*Work to do:*
1. In the excerpt on the mergers, rewrite the passage starting with "For further information" and going on through "this proxy statement/prospectus.", renaming "Topco" as "the combined company".
2. Summarize the excerpt on the mergers in two sentences.

*Extract:*
• • • •

For further information with respect to arrangements between Topco and the directors of Topco designated by Technip and the officers of Technip who are currently anticipated to serve as executive officers of Topco after the closing, see the information included under the section entitled “Interests of Certain Persons in the Mergers” of this proxy statement/prospectus.

 

What will a holder of FMCTI restricted stock units or performance stock units receive in the FMCTI Merger?

Each award of restricted stock units or performance restricted stock units relating to FMCTI Shares that is outstanding immediately prior to the FMCTI Merger Effective Time and that would vest and/or become payable pursuant to its terms at the FMCTI Merger Effective Time (each such award, a “Vesting FMCTI Equity Right”) will immediately vest and be earned and payable pursuant to its terms immediately prior to the FMCTI Merger Effective Time. Any performance restricted stock units for which the performance period has not ended will be deemed to vest at target level. The holder of any such Vesting FMCTI Equity Right will receive FMCTI Shares in complete settlement thereof immediately prior to the FMCTI Effective Time. The FMCTI Shares received upon settlement of such Vested FMCTI Equity Right will be converted to Topco Shares in a manner consistent with all other FMCTI Shares.

Each award of restricted stock units relating to FMCTI Shares that is outstanding immediately prior to the FMCTI Merger Effective Time and that is not a Vesting FMCTI Equity Right (each such award, an “Unvested FMCTI Equity Right” and, collectively with the Vesting FMCTI Equity Rights, the “FMCTI Equity Rights”) will no longer relate to or represent a right to receive FMCTI Shares and will be converted, at the FMCTI Merger Effective Time, into a right relating to, or a right to receive, Topco Shares (a “Topco Equity Right”) of the same type and on the same terms and conditions (including any minimum vesting and/or holding period with respect to the shares delivered upon the vesting of such awards) as were applicable to the corresponding Unvested FMCTI Equity Right immediately prior to the FMCTI Merger Effective Time. The number of Topco Shares subject to each such Topco Equity Right will be equal to the number of FMCTI Shares subject to the Unvested FMCTI Equity Right immediately prior to the FMCTI Effective Time. Any minimum holding period that may be applicable to the FMCTI Shares delivered upon the vesting of the Unvested FMCTI Equity Rights prior to the FMCTI Merger Effective Time will continue for the same duration with respect to the Topco Shares for which such FMCTI Shares are exchanged, to the extent required by applicable law.

• • • •

*Records:*
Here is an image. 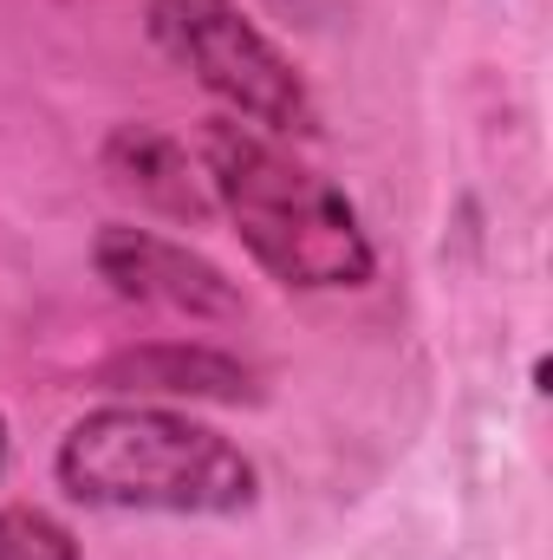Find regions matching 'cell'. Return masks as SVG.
Instances as JSON below:
<instances>
[{
    "mask_svg": "<svg viewBox=\"0 0 553 560\" xmlns=\"http://www.w3.org/2000/svg\"><path fill=\"white\" fill-rule=\"evenodd\" d=\"M98 163H105L111 189L138 196L143 209H156L169 222H189L196 229V222L215 215V196H209L202 163L189 156V143L156 131V125H118L105 138V150H98Z\"/></svg>",
    "mask_w": 553,
    "mask_h": 560,
    "instance_id": "5b68a950",
    "label": "cell"
},
{
    "mask_svg": "<svg viewBox=\"0 0 553 560\" xmlns=\"http://www.w3.org/2000/svg\"><path fill=\"white\" fill-rule=\"evenodd\" d=\"M0 560H79V541L46 509H0Z\"/></svg>",
    "mask_w": 553,
    "mask_h": 560,
    "instance_id": "52a82bcc",
    "label": "cell"
},
{
    "mask_svg": "<svg viewBox=\"0 0 553 560\" xmlns=\"http://www.w3.org/2000/svg\"><path fill=\"white\" fill-rule=\"evenodd\" d=\"M92 268L118 300H138V306H163V313H183V319H235L242 313L235 280L209 255H196L189 242H169L156 229H131V222L98 229Z\"/></svg>",
    "mask_w": 553,
    "mask_h": 560,
    "instance_id": "277c9868",
    "label": "cell"
},
{
    "mask_svg": "<svg viewBox=\"0 0 553 560\" xmlns=\"http://www.w3.org/2000/svg\"><path fill=\"white\" fill-rule=\"evenodd\" d=\"M261 7H268L274 20H286V26H306V33H313V26H326V20H332V7H339V0H261Z\"/></svg>",
    "mask_w": 553,
    "mask_h": 560,
    "instance_id": "ba28073f",
    "label": "cell"
},
{
    "mask_svg": "<svg viewBox=\"0 0 553 560\" xmlns=\"http://www.w3.org/2000/svg\"><path fill=\"white\" fill-rule=\"evenodd\" d=\"M52 476L85 509L118 515H242L255 463L215 430L163 405H105L59 436Z\"/></svg>",
    "mask_w": 553,
    "mask_h": 560,
    "instance_id": "7a4b0ae2",
    "label": "cell"
},
{
    "mask_svg": "<svg viewBox=\"0 0 553 560\" xmlns=\"http://www.w3.org/2000/svg\"><path fill=\"white\" fill-rule=\"evenodd\" d=\"M143 26L169 66H183L228 118L268 138H319V105L293 59L248 20L242 0H150Z\"/></svg>",
    "mask_w": 553,
    "mask_h": 560,
    "instance_id": "3957f363",
    "label": "cell"
},
{
    "mask_svg": "<svg viewBox=\"0 0 553 560\" xmlns=\"http://www.w3.org/2000/svg\"><path fill=\"white\" fill-rule=\"evenodd\" d=\"M202 176L215 209L235 222L242 248L299 293L326 287H365L378 275L372 235L339 183L306 170L293 150H280L268 131L242 118H209L202 125Z\"/></svg>",
    "mask_w": 553,
    "mask_h": 560,
    "instance_id": "6da1fadb",
    "label": "cell"
},
{
    "mask_svg": "<svg viewBox=\"0 0 553 560\" xmlns=\"http://www.w3.org/2000/svg\"><path fill=\"white\" fill-rule=\"evenodd\" d=\"M111 392H143V398H222L242 405L248 398V372L242 359L215 352V346H189V339H156L138 352H118L105 365Z\"/></svg>",
    "mask_w": 553,
    "mask_h": 560,
    "instance_id": "8992f818",
    "label": "cell"
},
{
    "mask_svg": "<svg viewBox=\"0 0 553 560\" xmlns=\"http://www.w3.org/2000/svg\"><path fill=\"white\" fill-rule=\"evenodd\" d=\"M0 469H7V418H0Z\"/></svg>",
    "mask_w": 553,
    "mask_h": 560,
    "instance_id": "9c48e42d",
    "label": "cell"
}]
</instances>
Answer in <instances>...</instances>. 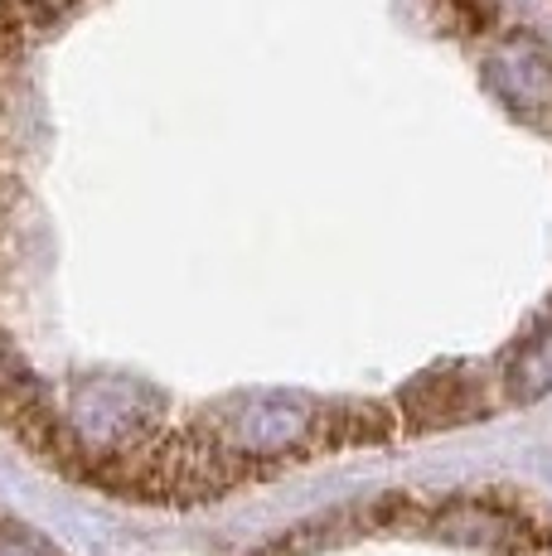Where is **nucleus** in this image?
<instances>
[{
	"mask_svg": "<svg viewBox=\"0 0 552 556\" xmlns=\"http://www.w3.org/2000/svg\"><path fill=\"white\" fill-rule=\"evenodd\" d=\"M499 382H504V397L514 406H528L552 392V301L538 309L534 325L514 339Z\"/></svg>",
	"mask_w": 552,
	"mask_h": 556,
	"instance_id": "nucleus-6",
	"label": "nucleus"
},
{
	"mask_svg": "<svg viewBox=\"0 0 552 556\" xmlns=\"http://www.w3.org/2000/svg\"><path fill=\"white\" fill-rule=\"evenodd\" d=\"M321 402L296 397V392H258L242 397L223 416L218 441L242 459H272L291 451H315L321 441Z\"/></svg>",
	"mask_w": 552,
	"mask_h": 556,
	"instance_id": "nucleus-1",
	"label": "nucleus"
},
{
	"mask_svg": "<svg viewBox=\"0 0 552 556\" xmlns=\"http://www.w3.org/2000/svg\"><path fill=\"white\" fill-rule=\"evenodd\" d=\"M402 412L412 431H446V426L480 421L490 412V392L465 368H431L402 388Z\"/></svg>",
	"mask_w": 552,
	"mask_h": 556,
	"instance_id": "nucleus-5",
	"label": "nucleus"
},
{
	"mask_svg": "<svg viewBox=\"0 0 552 556\" xmlns=\"http://www.w3.org/2000/svg\"><path fill=\"white\" fill-rule=\"evenodd\" d=\"M68 5L73 0H0V68L15 63L35 39H45L68 15Z\"/></svg>",
	"mask_w": 552,
	"mask_h": 556,
	"instance_id": "nucleus-7",
	"label": "nucleus"
},
{
	"mask_svg": "<svg viewBox=\"0 0 552 556\" xmlns=\"http://www.w3.org/2000/svg\"><path fill=\"white\" fill-rule=\"evenodd\" d=\"M437 10V20L451 35L461 39H480L494 29V0H427Z\"/></svg>",
	"mask_w": 552,
	"mask_h": 556,
	"instance_id": "nucleus-8",
	"label": "nucleus"
},
{
	"mask_svg": "<svg viewBox=\"0 0 552 556\" xmlns=\"http://www.w3.org/2000/svg\"><path fill=\"white\" fill-rule=\"evenodd\" d=\"M0 556H39V547H29L20 538H0Z\"/></svg>",
	"mask_w": 552,
	"mask_h": 556,
	"instance_id": "nucleus-9",
	"label": "nucleus"
},
{
	"mask_svg": "<svg viewBox=\"0 0 552 556\" xmlns=\"http://www.w3.org/2000/svg\"><path fill=\"white\" fill-rule=\"evenodd\" d=\"M146 426H151V392L136 388V382H116V378H92L88 388H78L73 412H68L73 441L92 459H116V455L136 451Z\"/></svg>",
	"mask_w": 552,
	"mask_h": 556,
	"instance_id": "nucleus-2",
	"label": "nucleus"
},
{
	"mask_svg": "<svg viewBox=\"0 0 552 556\" xmlns=\"http://www.w3.org/2000/svg\"><path fill=\"white\" fill-rule=\"evenodd\" d=\"M431 528L441 538L461 542V547H480V552H528L534 547V518L518 504L504 498H455V504L437 508Z\"/></svg>",
	"mask_w": 552,
	"mask_h": 556,
	"instance_id": "nucleus-4",
	"label": "nucleus"
},
{
	"mask_svg": "<svg viewBox=\"0 0 552 556\" xmlns=\"http://www.w3.org/2000/svg\"><path fill=\"white\" fill-rule=\"evenodd\" d=\"M485 83L518 122L552 126V53L524 35H509L485 53Z\"/></svg>",
	"mask_w": 552,
	"mask_h": 556,
	"instance_id": "nucleus-3",
	"label": "nucleus"
}]
</instances>
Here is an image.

• • • •

*The answers:*
1.
For further information with respect to arrangements between the combined company and the directors of the combined company designated by Technip and the officers of Technip who are currently anticipated to serve as executive officers of the combined company after the closing, see the information included under the section entitled “Interests of Certain Persons in the Mergers” of this proxy statement/prospectus.

2. Restricted stock units and performance restricted stock units that would vest or become payable at the FMCTI Merger Effective Time will vest immediately beforehand, with performance units whose period has not ended deemed to vest at target level, and will be settled in FMCTI Shares that convert to Topco Shares in the same manner as all other FMCTI Shares. All other restricted stock units will be converted into rights relating to the same number of Topco Shares on the same terms and conditions, and any minimum holding period will continue for the same duration, to the extent required by applicable law.